[Start of Attachment]

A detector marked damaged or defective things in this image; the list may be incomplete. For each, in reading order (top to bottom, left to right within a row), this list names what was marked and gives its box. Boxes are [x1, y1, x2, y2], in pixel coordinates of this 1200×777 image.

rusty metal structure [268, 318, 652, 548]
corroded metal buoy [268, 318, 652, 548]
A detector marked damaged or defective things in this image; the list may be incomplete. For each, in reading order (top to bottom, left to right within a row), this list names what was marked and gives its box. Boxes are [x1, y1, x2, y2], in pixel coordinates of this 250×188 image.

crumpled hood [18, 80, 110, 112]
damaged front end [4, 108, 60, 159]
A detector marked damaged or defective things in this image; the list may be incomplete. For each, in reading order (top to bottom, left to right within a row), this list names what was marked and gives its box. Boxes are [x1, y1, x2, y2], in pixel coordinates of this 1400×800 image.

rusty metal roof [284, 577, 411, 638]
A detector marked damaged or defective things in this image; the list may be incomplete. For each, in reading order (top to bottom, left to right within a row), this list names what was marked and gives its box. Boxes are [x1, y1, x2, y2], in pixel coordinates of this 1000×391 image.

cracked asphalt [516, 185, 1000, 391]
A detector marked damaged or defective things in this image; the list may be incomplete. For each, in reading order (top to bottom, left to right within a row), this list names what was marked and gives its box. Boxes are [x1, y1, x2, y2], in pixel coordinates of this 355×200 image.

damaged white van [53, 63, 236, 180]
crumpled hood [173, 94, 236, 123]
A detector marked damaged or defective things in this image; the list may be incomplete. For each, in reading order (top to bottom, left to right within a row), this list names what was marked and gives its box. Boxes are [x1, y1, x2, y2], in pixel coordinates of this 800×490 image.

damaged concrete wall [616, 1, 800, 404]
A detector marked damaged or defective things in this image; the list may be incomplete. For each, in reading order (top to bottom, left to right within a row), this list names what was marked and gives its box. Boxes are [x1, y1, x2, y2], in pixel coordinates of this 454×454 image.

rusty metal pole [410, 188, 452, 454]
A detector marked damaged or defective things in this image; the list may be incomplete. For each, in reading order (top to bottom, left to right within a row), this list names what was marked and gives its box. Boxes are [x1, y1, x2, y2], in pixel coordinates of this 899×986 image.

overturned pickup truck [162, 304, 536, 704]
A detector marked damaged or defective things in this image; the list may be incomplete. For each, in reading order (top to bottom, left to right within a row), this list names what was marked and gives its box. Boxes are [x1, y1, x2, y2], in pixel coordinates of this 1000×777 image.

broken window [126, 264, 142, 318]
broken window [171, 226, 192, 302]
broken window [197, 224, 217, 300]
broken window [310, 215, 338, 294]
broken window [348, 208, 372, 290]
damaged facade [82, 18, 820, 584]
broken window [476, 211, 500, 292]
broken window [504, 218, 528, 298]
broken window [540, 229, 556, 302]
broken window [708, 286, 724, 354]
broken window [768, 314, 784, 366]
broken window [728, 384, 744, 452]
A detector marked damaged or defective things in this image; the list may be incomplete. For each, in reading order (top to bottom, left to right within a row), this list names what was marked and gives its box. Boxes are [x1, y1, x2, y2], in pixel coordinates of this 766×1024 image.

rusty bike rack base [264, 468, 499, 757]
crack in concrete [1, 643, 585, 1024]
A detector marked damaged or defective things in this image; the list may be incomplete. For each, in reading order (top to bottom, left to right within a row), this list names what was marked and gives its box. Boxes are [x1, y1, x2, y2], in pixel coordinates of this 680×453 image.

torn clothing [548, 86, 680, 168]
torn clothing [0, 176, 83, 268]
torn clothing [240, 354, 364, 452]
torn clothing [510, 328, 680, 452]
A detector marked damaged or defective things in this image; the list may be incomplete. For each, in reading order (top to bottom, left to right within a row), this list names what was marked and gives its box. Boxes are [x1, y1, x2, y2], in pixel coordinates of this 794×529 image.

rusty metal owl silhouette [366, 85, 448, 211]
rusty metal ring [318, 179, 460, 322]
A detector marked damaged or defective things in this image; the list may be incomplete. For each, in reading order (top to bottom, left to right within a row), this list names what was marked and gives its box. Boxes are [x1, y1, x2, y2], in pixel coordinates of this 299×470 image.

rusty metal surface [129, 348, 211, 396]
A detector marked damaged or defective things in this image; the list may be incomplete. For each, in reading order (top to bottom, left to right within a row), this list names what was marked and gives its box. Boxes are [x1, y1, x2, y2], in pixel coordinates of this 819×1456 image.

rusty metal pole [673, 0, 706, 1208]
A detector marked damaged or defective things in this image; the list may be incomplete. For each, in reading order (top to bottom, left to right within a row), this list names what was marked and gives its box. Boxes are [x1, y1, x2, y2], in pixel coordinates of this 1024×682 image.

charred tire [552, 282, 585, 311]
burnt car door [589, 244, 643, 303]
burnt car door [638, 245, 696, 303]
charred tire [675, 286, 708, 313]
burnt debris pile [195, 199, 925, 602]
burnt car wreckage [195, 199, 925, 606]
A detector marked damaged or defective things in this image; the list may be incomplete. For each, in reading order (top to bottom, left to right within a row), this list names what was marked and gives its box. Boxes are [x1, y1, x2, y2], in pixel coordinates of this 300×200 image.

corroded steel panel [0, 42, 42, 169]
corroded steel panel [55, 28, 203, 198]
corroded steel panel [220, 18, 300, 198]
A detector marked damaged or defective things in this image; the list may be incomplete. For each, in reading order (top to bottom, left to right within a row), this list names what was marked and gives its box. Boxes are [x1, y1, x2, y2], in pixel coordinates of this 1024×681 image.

[End of Attachment]

Retype the whole listing exactly.

A detector marked damaged or defective things in this image; the list may be incomplete. For each, in reading order (top to bottom, left to right within a row), this list names what was marked and gives its box. Boxes are [x1, y1, x2, y2], in pixel coordinates of this 1200×777 image.

rusty metal structure [268, 318, 652, 548]
corroded metal buoy [268, 318, 652, 548]
A detector marked damaged or defective things in this image; the list may be incomplete. For each, in reading order (top to bottom, left to right within a row), this list names what was marked and gives its box. Boxes are [x1, y1, x2, y2], in pixel coordinates of this 250×188 image.

crumpled hood [18, 80, 110, 112]
damaged front end [4, 108, 60, 159]
A detector marked damaged or defective things in this image; the list may be incomplete. For each, in reading order (top to bottom, left to right within a row), this list names what was marked and gives its box. Boxes are [x1, y1, x2, y2], in pixel coordinates of this 1400×800 image.

rusty metal roof [284, 577, 411, 638]
A detector marked damaged or defective things in this image; the list may be incomplete. For each, in reading order (top to bottom, left to right within a row), this list names what was marked and gives its box. Boxes are [x1, y1, x2, y2], in pixel coordinates of this 1000×391 image.

cracked asphalt [516, 185, 1000, 391]
A detector marked damaged or defective things in this image; the list may be incomplete. For each, in reading order (top to bottom, left to right within a row), this list names what was marked and gives its box. Boxes are [x1, y1, x2, y2], in pixel coordinates of this 355×200 image.

damaged white van [53, 63, 236, 180]
crumpled hood [173, 94, 236, 123]
A detector marked damaged or defective things in this image; the list may be incomplete. For each, in reading order (top to bottom, left to right within a row), this list names what was marked and gives its box. Boxes are [x1, y1, x2, y2], in pixel coordinates of this 800×490 image.

damaged concrete wall [616, 1, 800, 404]
A detector marked damaged or defective things in this image; the list may be incomplete. For each, in reading order (top to bottom, left to right within a row), this list names what was marked and gives its box. Boxes are [x1, y1, x2, y2], in pixel coordinates of this 454×454 image.

rusty metal pole [410, 188, 452, 454]
A detector marked damaged or defective things in this image; the list may be incomplete. For each, in reading order (top to bottom, left to right within a row), this list names what was marked and gives its box. Boxes are [x1, y1, x2, y2], in pixel coordinates of this 899×986 image.

overturned pickup truck [162, 304, 536, 704]
A detector marked damaged or defective things in this image; the list may be incomplete. For each, in reading order (top to bottom, left to right within a row), this list names what was marked and gives its box. Boxes are [x1, y1, x2, y2], in pixel coordinates of this 1000×777 image.

broken window [126, 264, 142, 318]
broken window [171, 226, 192, 302]
broken window [197, 224, 217, 300]
broken window [310, 215, 338, 294]
broken window [348, 208, 372, 290]
damaged facade [82, 18, 820, 584]
broken window [476, 211, 500, 292]
broken window [504, 218, 528, 298]
broken window [540, 229, 556, 302]
broken window [708, 286, 724, 354]
broken window [768, 314, 784, 366]
broken window [728, 384, 744, 452]
A detector marked damaged or defective things in this image; the list may be incomplete. For each, in reading order (top to bottom, left to right within a row), this list names what was marked and gives its box. Boxes are [x1, y1, x2, y2], in pixel coordinates of this 766×1024 image.

rusty bike rack base [264, 468, 499, 757]
crack in concrete [1, 643, 585, 1024]
A detector marked damaged or defective things in this image; the list may be incomplete. For each, in reading order (top to bottom, left to right within a row), this list names what was marked and gives its box. Boxes are [x1, y1, x2, y2], in pixel coordinates of this 680×453 image.

torn clothing [548, 86, 680, 168]
torn clothing [0, 176, 83, 268]
torn clothing [240, 354, 364, 452]
torn clothing [510, 328, 680, 452]
A detector marked damaged or defective things in this image; the list may be incomplete. For each, in reading order (top to bottom, left to right within a row), this list names what was marked and gives its box. Boxes are [x1, y1, x2, y2], in pixel coordinates of this 794×529 image.

rusty metal owl silhouette [366, 85, 448, 211]
rusty metal ring [318, 179, 460, 322]
A detector marked damaged or defective things in this image; the list may be incomplete. For each, in reading order (top to bottom, left to right within a row), this list names what was marked and gives its box. Boxes are [x1, y1, x2, y2], in pixel coordinates of this 299×470 image.

rusty metal surface [129, 348, 211, 396]
A detector marked damaged or defective things in this image; the list may be incomplete. For each, in reading order (top to bottom, left to right within a row), this list names what was marked and gives its box. Boxes are [x1, y1, x2, y2], in pixel coordinates of this 819×1456 image.

rusty metal pole [673, 0, 706, 1208]
A detector marked damaged or defective things in this image; the list may be incomplete. For each, in reading order (top to bottom, left to right within a row), this list names what was marked and gives its box. Boxes are [x1, y1, x2, y2], in pixel coordinates of this 1024×682 image.

charred tire [552, 282, 585, 311]
burnt car door [589, 244, 643, 303]
burnt car door [638, 245, 696, 303]
charred tire [675, 286, 708, 313]
burnt debris pile [195, 199, 925, 602]
burnt car wreckage [195, 199, 925, 606]
A detector marked damaged or defective things in this image; the list may be incomplete. For each, in reading order (top to bottom, left to right within a row), this list names what was marked and gives its box. Boxes are [x1, y1, x2, y2], in pixel coordinates of this 300×200 image.

corroded steel panel [0, 42, 42, 169]
corroded steel panel [55, 28, 203, 198]
corroded steel panel [220, 18, 300, 198]
A detector marked damaged or defective things in this image; the list may be incomplete. For each, in reading order (top to bottom, left to right within a row), this list names what was marked and gives its box. Boxes are [x1, y1, x2, y2], in pixel coordinates of this 1024×681 image.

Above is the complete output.